That’s the main problem I have with this blog. It’s just propaganda that provides no real insight to any issue. There aren’t too many blogs that can see the faults concerning all sides of the issues, even if Smith is rarely showing herself as a serious political junkie, and she does generally lean toward the left.

But she doesn’t put divide everything into a left and right category. Smith is just as ready to poke fun at Hillary Clinton as she is any other politician. Though in this blog, she asks what could possibly be worse that today’s American healthcare system, and the answer isn’t Clinton’s proposal.

Smith also incorporates links, images and videos in her blog. This one includes a YouTube video of the right wing response to Clinton’s plan.

I haven’t found a political blog that can match the self-deprecating humor of Smith’s. In her post, Smith writes that she likes to promote Clinton’s candidacy in order to start bar fights.

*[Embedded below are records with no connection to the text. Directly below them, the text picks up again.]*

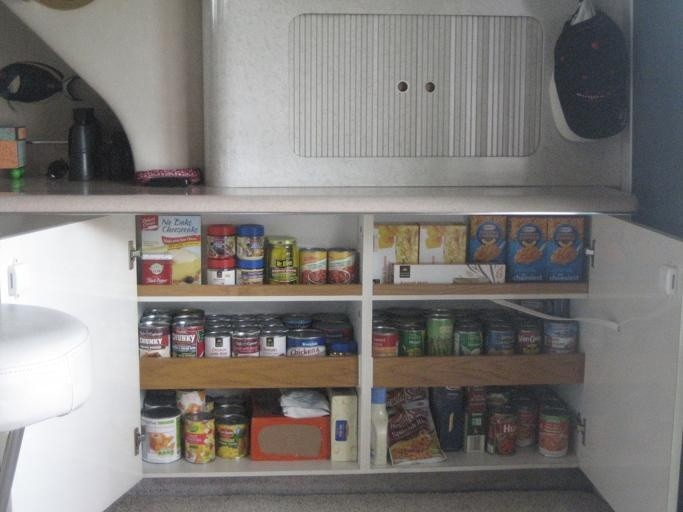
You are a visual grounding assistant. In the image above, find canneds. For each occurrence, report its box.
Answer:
[206,222,356,284]
[486,385,571,458]
[141,389,249,464]
[372,306,579,358]
[139,306,354,359]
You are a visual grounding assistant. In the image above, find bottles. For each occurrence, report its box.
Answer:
[372,387,390,468]
[67,108,96,181]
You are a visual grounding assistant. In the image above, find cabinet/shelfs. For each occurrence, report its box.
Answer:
[133,214,628,491]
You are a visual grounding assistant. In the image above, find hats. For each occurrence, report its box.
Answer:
[550,0,630,142]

Smith writes: “Last time that someone told me that Rudy Giuliani would kill her in the general, I threw my pinot in his face and broke a bar stool over his back. Needless to say, my husband brought it up with our marriage counselor the next week.”

Smith even carries more credibility than she lets on. She recently became the first online editor for Texas Monthly. And there is something cool about the Eileen Smiths, Naomi Kleins and Molly Ivins of the world, the women who have been influential in political journalism.

Anyway, I don’t know how much I can trust a right-leaning blog from an organization that receives money from oil companies and calls global warming “junk science.”